[INPUT FOR THIS TASK — start]
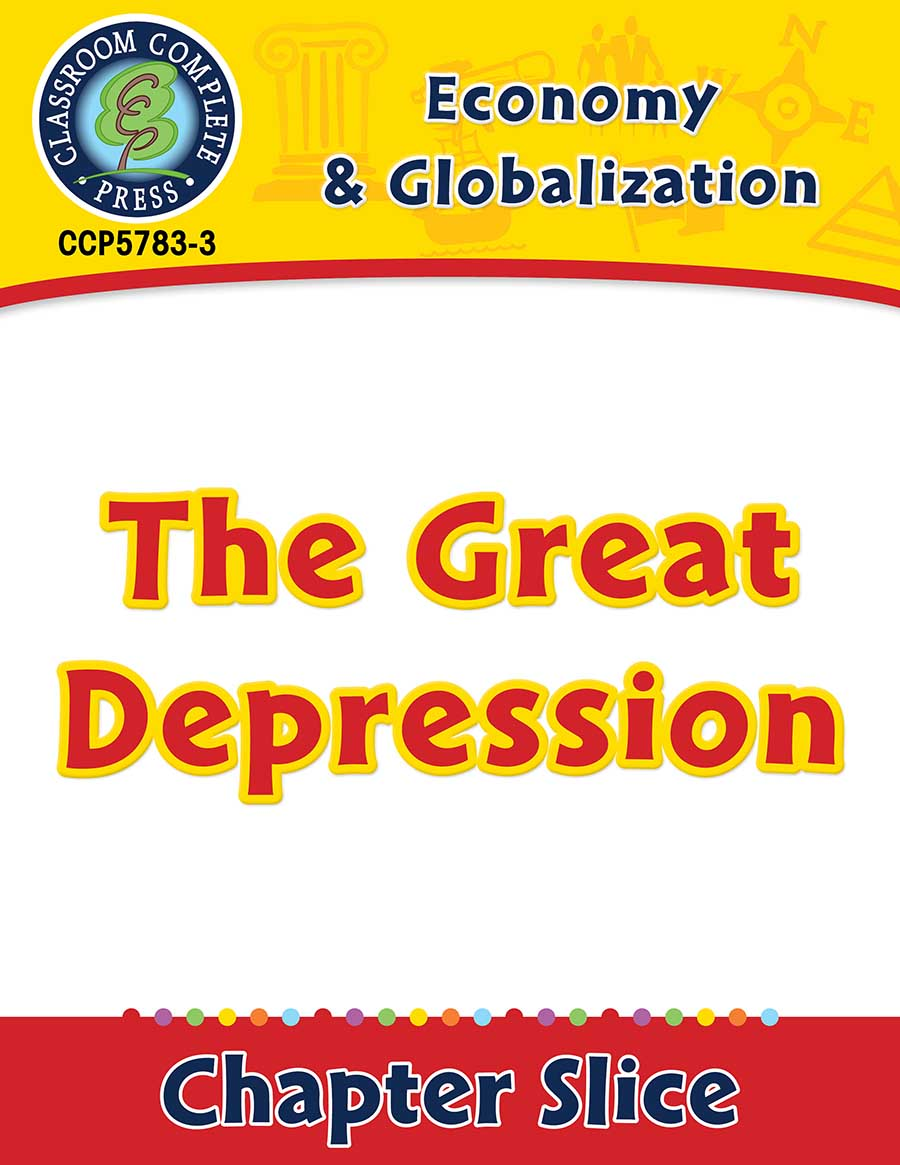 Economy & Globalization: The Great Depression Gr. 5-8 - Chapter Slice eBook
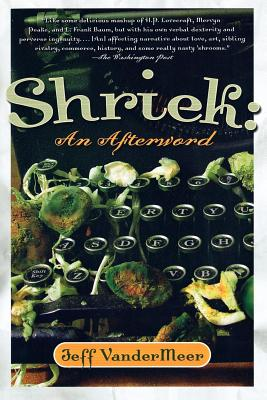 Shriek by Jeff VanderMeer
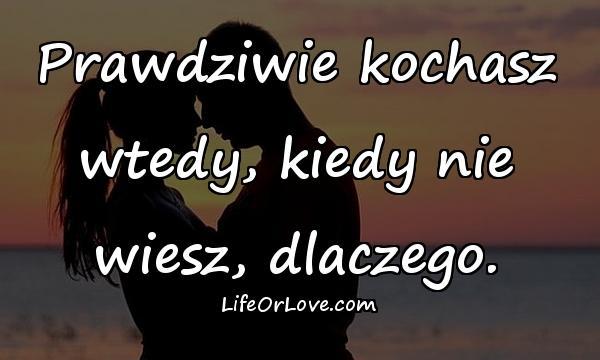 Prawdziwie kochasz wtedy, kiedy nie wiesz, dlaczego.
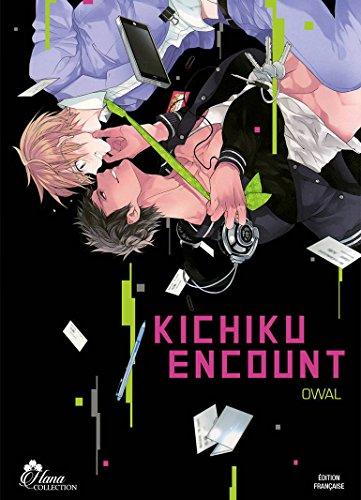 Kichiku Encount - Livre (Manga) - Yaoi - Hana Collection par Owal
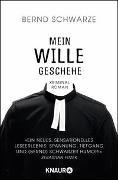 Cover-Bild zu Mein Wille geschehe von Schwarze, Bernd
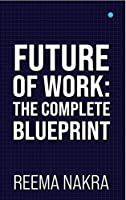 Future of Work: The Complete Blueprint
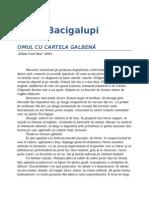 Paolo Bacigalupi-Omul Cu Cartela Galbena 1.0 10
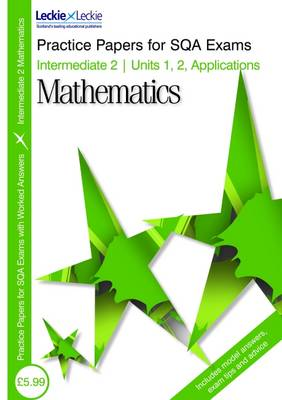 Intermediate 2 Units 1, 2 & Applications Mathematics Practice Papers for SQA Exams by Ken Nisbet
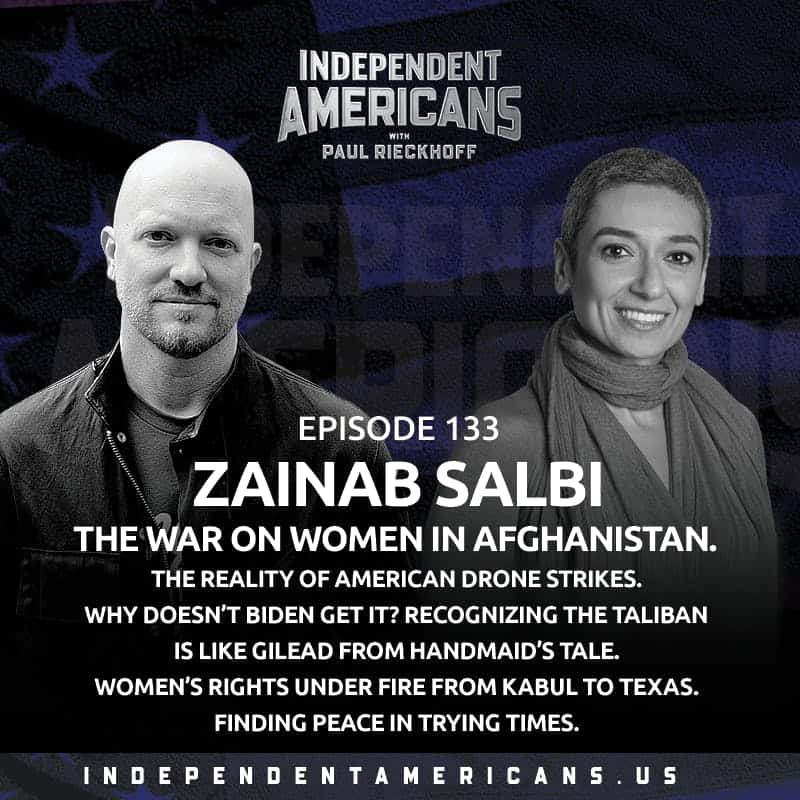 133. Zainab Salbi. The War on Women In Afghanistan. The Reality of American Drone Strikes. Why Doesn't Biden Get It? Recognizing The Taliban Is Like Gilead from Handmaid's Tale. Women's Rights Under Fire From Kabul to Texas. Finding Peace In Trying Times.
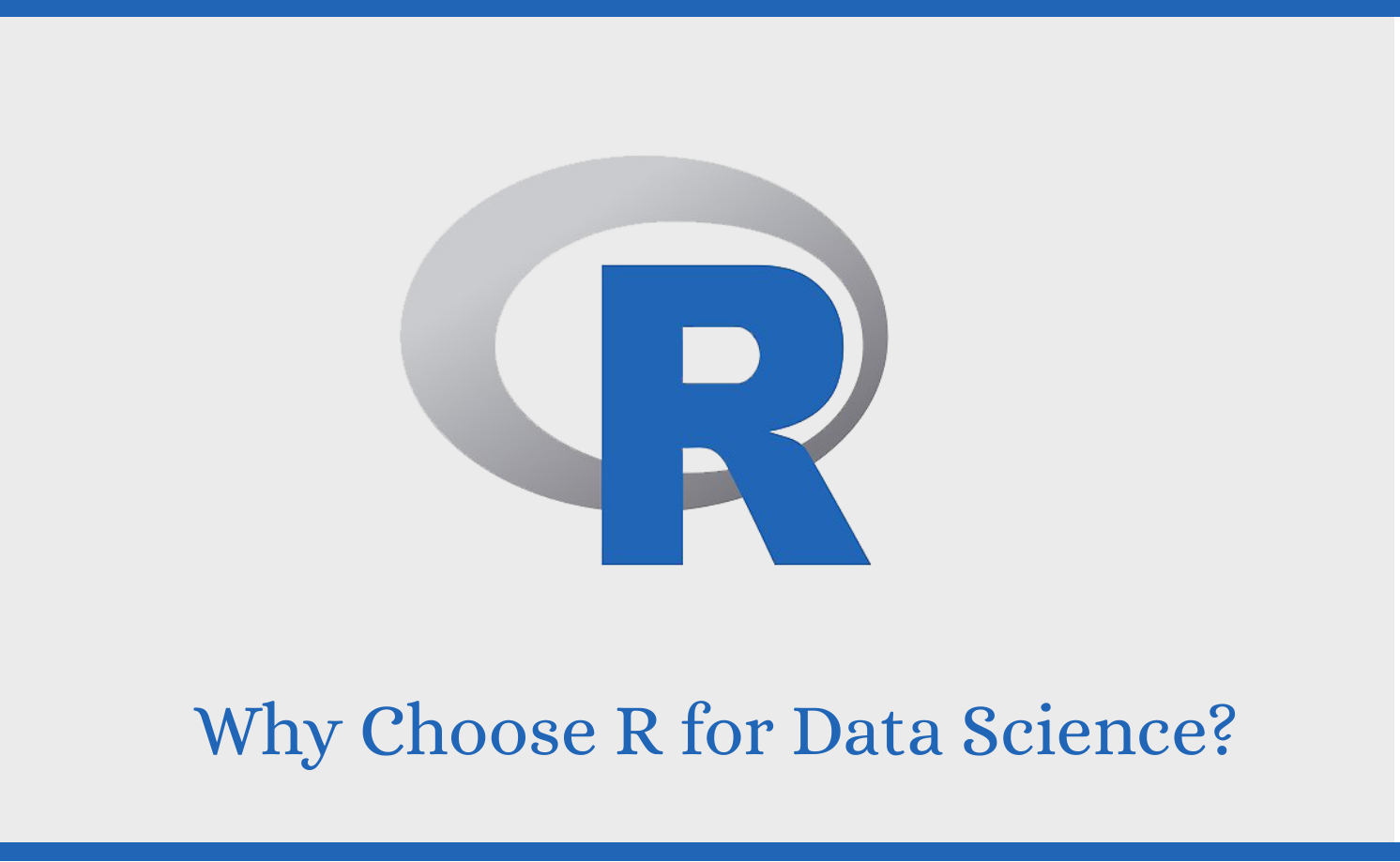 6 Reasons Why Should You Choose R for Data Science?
[INPUT FOR THIS TASK — finish]
[INPUT FOR THIS TASK — start]
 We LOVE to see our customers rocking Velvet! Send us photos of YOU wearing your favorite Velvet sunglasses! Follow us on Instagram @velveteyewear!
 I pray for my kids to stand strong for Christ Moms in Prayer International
[INPUT FOR THIS TASK — finish]
[INPUT FOR THIS TASK — start]
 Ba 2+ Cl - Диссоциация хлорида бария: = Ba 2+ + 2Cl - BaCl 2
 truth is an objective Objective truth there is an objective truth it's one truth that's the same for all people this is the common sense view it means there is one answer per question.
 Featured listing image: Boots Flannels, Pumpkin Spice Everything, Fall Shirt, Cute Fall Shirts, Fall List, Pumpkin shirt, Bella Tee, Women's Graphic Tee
[INPUT FOR THIS TASK — finish]
EXERCISE BRIEF:
When copying from the data above, print only the lines from the line containing "Economy & Globalization: The" to the line containing "Paolo Bacigalupi-Omul Cu", exactly, and leave the pictures out.

WRITTEN ANSWER:
 Economy & Globalization: The Great Depression Gr. 5-8 - Chapter Slice eBook
 Shriek by Jeff VanderMeer
 Prawdziwie kochasz wtedy, kiedy nie wiesz, dlaczego.
 Kichiku Encount - Livre (Manga) - Yaoi - Hana Collection par Owal
 Cover-Bild zu Mein Wille geschehe von Schwarze, Bernd
 Future of Work: The Complete Blueprint
 Paolo Bacigalupi-Omul Cu Cartela Galbena 1.0 10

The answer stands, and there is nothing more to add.